### Task instructions
**A)** In the interview about Navajo-language teaching resources, which organization offers the Libraries Transforming Communities grant?
**B)** Reproduce the interview about Navajo-language teaching resources word for word, from "RS: This is the" up to and including "University of Arizona.".
**C)** Resume the interview about Navajo-language teaching resources, picking up right after its last line.

### Supplied text
--------------------------------
The language instructors also expressed frustration with the fact that they didn’t have enough resources and had to create their own teaching tools. One of them suggested creating a central resource center for Navajo-language teaching and learning, like a library. That clicked with me, so I said, ‘Well, if anybody is interested, let’s explore that option. How do we make resources centralized and available to not only Navajo language teachers but learners as well?’ People thought it was a good idea. They said, ‘I want to be part of that. We need this, we need this.’

So, the demand came from the community. That pushed me to pursue my first principal-investigator grant. That’s one example of how, when you work here, you work in the interest of the people in the community, not just your own personal goals. Granted, I, myself, am very, very much a Navajo-language learner, especially after being away for so long. I lost a lot of the language. I’m getting it back and I’m pushing myself to use it more and more.

RM: That’s really interesting. So you are going to be working on three grants and a fellowship at once? You’ve been awarded the Libraries Transforming Communities grant, for language-learning resources; you’ve received the Andrew W. Mellon Fellowship for Diversity, Inclusion, and Cultural Heritage at the Rare Books School; and you’re working on two National Endowment for the Humanities grants, one for ‘Tribesourcing Southwest Film: Digital Repatriation,’ and a second in partnership with Northern Arizona University’s Cline Library’s Special Collections and Archives, for the project ‘Digitizing the Moving Images of the Colorado Plateau and the American Southwest.’

RS: This is the first one where I’m actually a principal investigator. On the other grants, I’m a co-PI. This is the one where I did all that paperwork within my own institution, at Diné College, rather than teaming up with somebody from a larger institution like the University of Arizona.

RM: Wow, so you are going to create a language-learning database that will be centralized at Diné College?

RS: I don’t know. The grant is the Libraries Transforming Communities grant offered by the American Library Association. The idea is to focus it toward a community-facing forum event, and this will help me to get an idea of what the community wants. How do we develop it in a way that it is still available to the entire community? That was definitely a concern with our Tribesourcing grant. We had to move a lot of our stuff off the University of Arizona’s servers in order to recognize tribal agency and intellectual sovereignty.

RM: That’s so interesting.
--------------------------------
### Recorded data
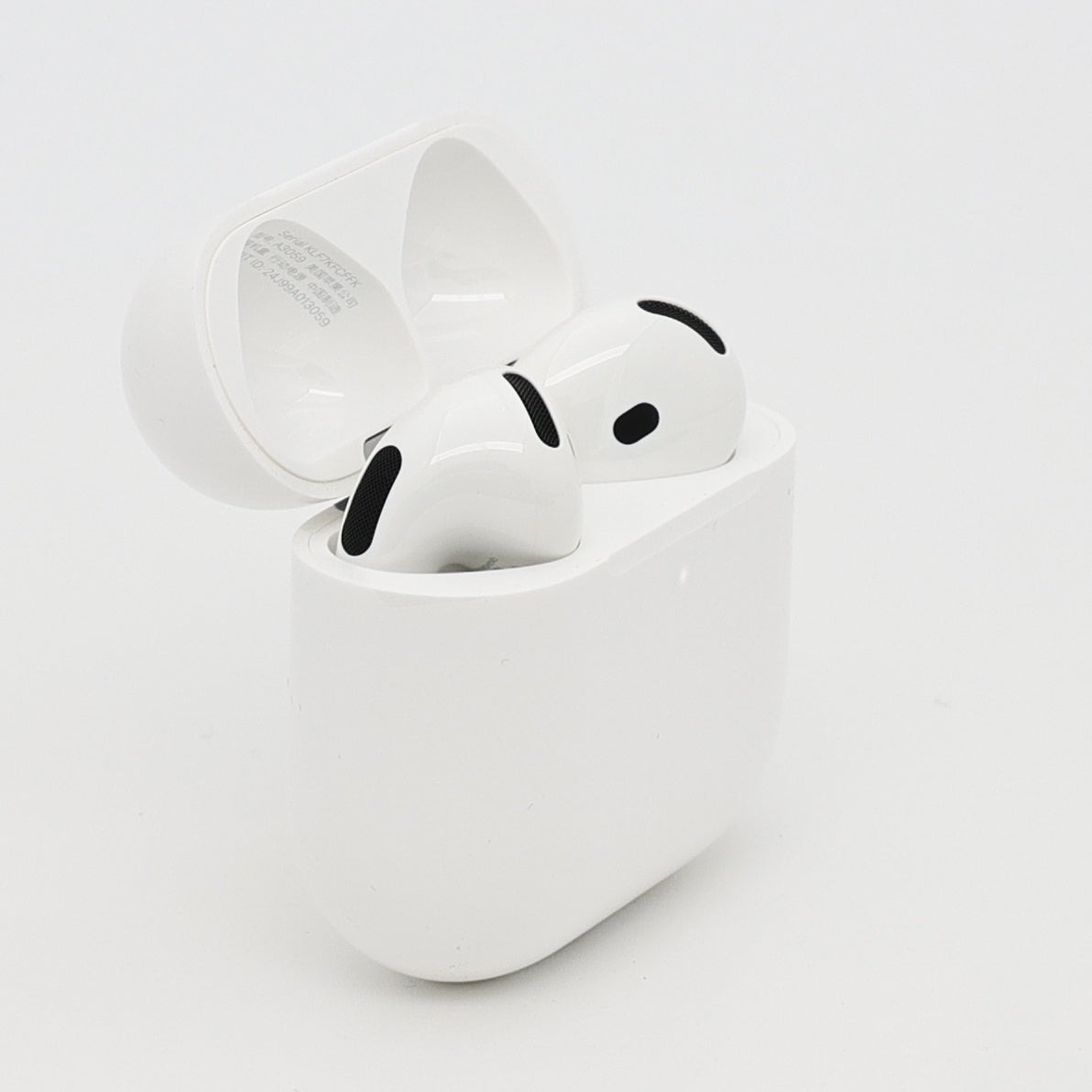 99新 Apple AirPods 4 (支持主动降噪) 白色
--------------------------------
### Answer set
**A)** The American Library Association.

**B)**
RS: This is the first one where I’m actually a principal investigator. On the other grants, I’m a co-PI. This is the one where I did all that paperwork within my own institution, at Diné College, rather than teaming up with somebody from a larger institution like the University of Arizona.

**C)**
RS: They might say, ‘We don’t want Diné College or their board president or any part of their governing body – their IT, for example – to have control over this.’ If they want to set up something separate, how do we do that? So that’s the focus of this grant. I’ll let the community tell me what they want at the forum.

RM: That’s so interesting to think about setting up websites off the college servers, so there’s no interception of power.

RS: Right, and that is what came up with the Mukurtu software, which was what the Tribesourcing site lives on. The idea there is that it’s a content management system for Indigenous peoples wanting to share information and still have some control over that knowledge or artifacts or collections.

RM: Can you say a little bit more about the counter-narration digital repatriation project? I know the goal there is ‘shifting the emphasis from external perceptions of Native peoples to the voices, knowledge, and reflections of the peoples represented in the films.’ These are films made by white outsiders in the early 20th century, to encourage tourism. They depict Indigenous people making jewelry or weavings, for example, with narration overlaid from the colonist/settler point of view, which is obviously racist and reflects no knowledge of how the artists’ actions and work reflect cultural values, traditions, and skills. How did this project come about?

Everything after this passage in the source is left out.